** What to work on **
Of all the entries below, retype only the lines from the one with "scientific name: Bos taurus" through the one with "A: Bos taurus (domestic cow).", exactly as they appear.

** Available data **

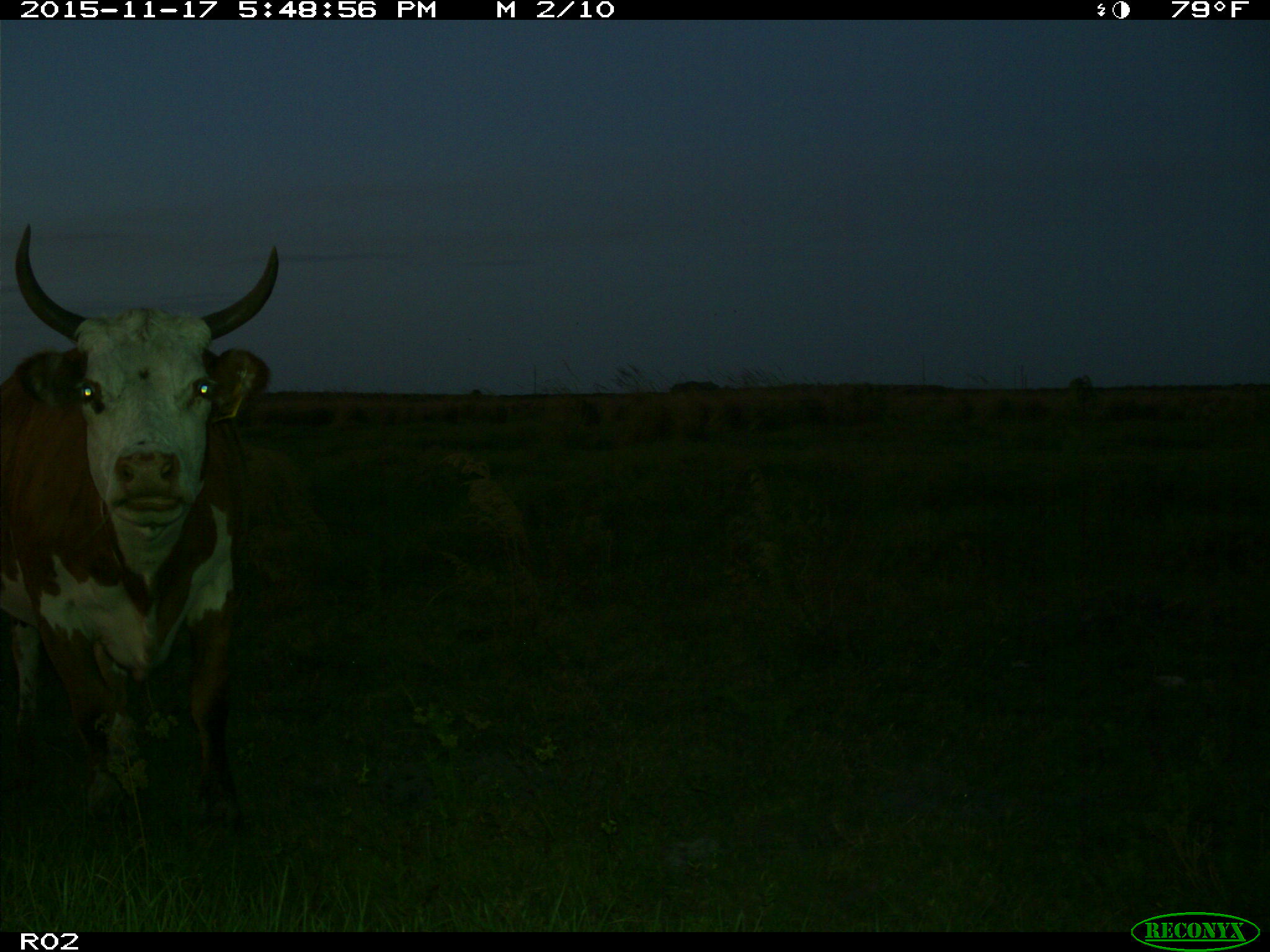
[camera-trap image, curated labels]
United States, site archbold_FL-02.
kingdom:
---
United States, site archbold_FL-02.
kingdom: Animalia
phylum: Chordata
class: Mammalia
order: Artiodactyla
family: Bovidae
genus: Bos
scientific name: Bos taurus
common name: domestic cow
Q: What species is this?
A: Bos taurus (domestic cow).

** Your solution **
scientific name: Bos taurus
common name: domestic cow
Q: What species is this?
A: Bos taurus (domestic cow).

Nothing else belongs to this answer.